-- Goals --
- a) Transcribe the passage of the loop yarn knitting tips starting at "If you flip" and ending at "your pattern instructions.", reproducing each word and mark as it appears.
- b) Extend the loop yarn knitting tips, beginning immediately after their final sentence.

10 Tips to make your Loop Yarn Knitting easier (and better!)

10 Tips to make your Loop Yarn Knitting easier (and better!)

1.  Knit instead of Purl

Performing long stretches, or even multiple rows of purl stitches can be tedious. They don't just flow through the fingers the way knit stitches do. Unfortunately, if your pattern calls for them, they're unavoidable. But why purl when you can knit? 

A purl stitch is just a backwards knit stitch!

If you flip your project over and knit your loops on the other side, they will look like purl stitches on the front side. Just remember to turn your project back to the front side when you finish your knitted loops, before continuing with the rest of your pattern instructions.

2.  Fix the Stitches, Not the Rows

If you notice an error in your design a few rows back (maybe you crossed over left when you should have crossed over right), there's no need to frog entire rows of loops. You can just undo the loops in the rows above the problem areas, correct your mistake, and then re-stitch the loops all the way back up.

If you are following a pattern template, redoing your columns of loops should be fairly easy. If not, make sure to make a note of what the stitches were for the loops you are undoing, so that you don't get mixed up on your way back up!

This video by The Crochet Crowd gives some examples of fixing stitches this way:


3.  I Missed a Loop!

So you added an extra loop or missed knitting a loop and didn't notice until several rows later (or maybe not until you finished your project) - Do you need to frog your rows and go all the way back to your mistake?

The honest answer is: maybe.

If you are knitting a simple knit and purl blanket that doesn't have a very complicated pattern, your mistake may not be that noticeable, and there are ways to incorporate un-knitted loops into your project to hide your error. 

This blog post by It's Always Autumn has a video with some good troubleshooting tips for fixing those extra loops: 'Loop Yarn For Beginners {Everything You Need To Know!}'. (If you scroll down to her section on 'How to use Loop Yarn', the second video shows you exactly how to reincorporate the missed loops.)

-- Excerpted records --
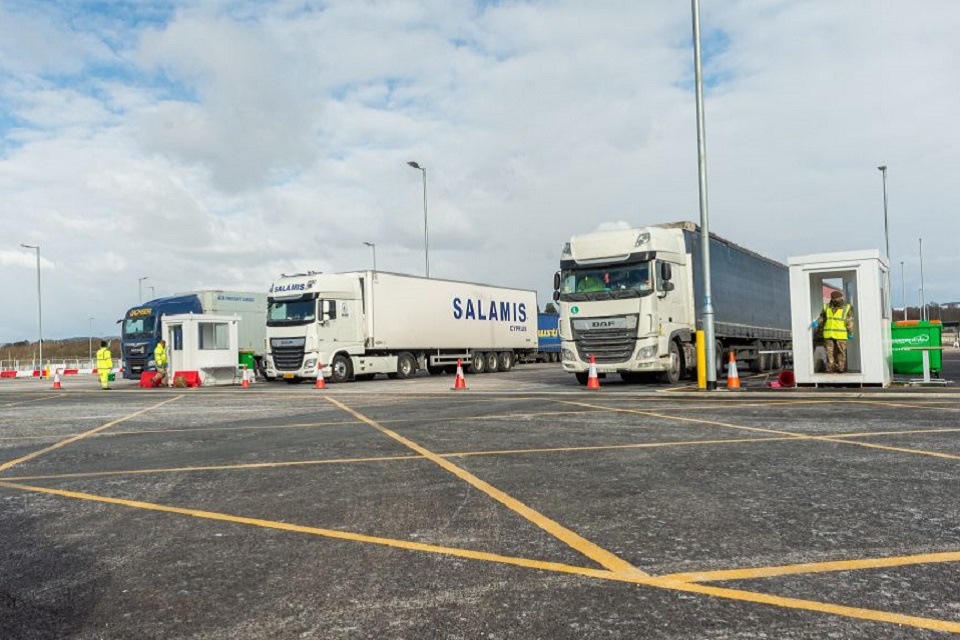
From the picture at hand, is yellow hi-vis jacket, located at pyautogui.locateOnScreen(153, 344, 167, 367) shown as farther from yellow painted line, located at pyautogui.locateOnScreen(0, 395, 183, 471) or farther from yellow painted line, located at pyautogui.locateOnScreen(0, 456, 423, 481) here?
yellow painted line, located at pyautogui.locateOnScreen(0, 456, 423, 481)

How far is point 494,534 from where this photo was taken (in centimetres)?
422

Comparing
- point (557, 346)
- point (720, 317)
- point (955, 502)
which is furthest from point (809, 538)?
point (557, 346)

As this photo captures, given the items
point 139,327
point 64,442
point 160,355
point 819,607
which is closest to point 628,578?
point 819,607

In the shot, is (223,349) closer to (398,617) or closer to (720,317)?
(720,317)

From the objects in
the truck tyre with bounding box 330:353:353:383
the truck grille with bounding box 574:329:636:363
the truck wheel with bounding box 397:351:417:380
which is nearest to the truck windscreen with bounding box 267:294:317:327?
the truck tyre with bounding box 330:353:353:383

-- Answers --
- a)
If you flip your project over and knit your loops on the other side, they will look like purl stitches on the front side. Just remember to turn your project back to the front side when you finish your knitted loops, before continuing with the rest of your pattern instructions.

- b)
But if you are following a more elaborate pattern that requires a specific order of stitches and counting loops to make it look right, then missed or added loops may cause problems for you, because you now have either too many or too few loops in your rows and the numbers won't add up! So yes, unfortunately, you'll probably need to redo them.

On the plus side, because you do have to count loops for fancier patterns, you'll probably notice your error within a row or two, so going back and redoing those rows shouldn't be too time-consuming.

4.  Double-Check Your Skein Size

Loop yarn is now available through many manufacturers, and while they are all very similar, there are size and texture differences between brands. (To get an idea of which loop yarn brands are available by country, see our Where to Buy Loop Yarn guide.) 

Each brand of loop yarn should have the skein dimensions listed on the packaging, including the skein weight in grams and ounces, and the skein length in metres and yards.

Loop yarn skein sizes differ across brands, so how many skeins you will need for your project will vary. If you are substituting yarn, the difference in skein sizes may mean you need more or fewer skeins - our Loop Yarn Conversion Chart can help you calculate the different number of skeins you'll need.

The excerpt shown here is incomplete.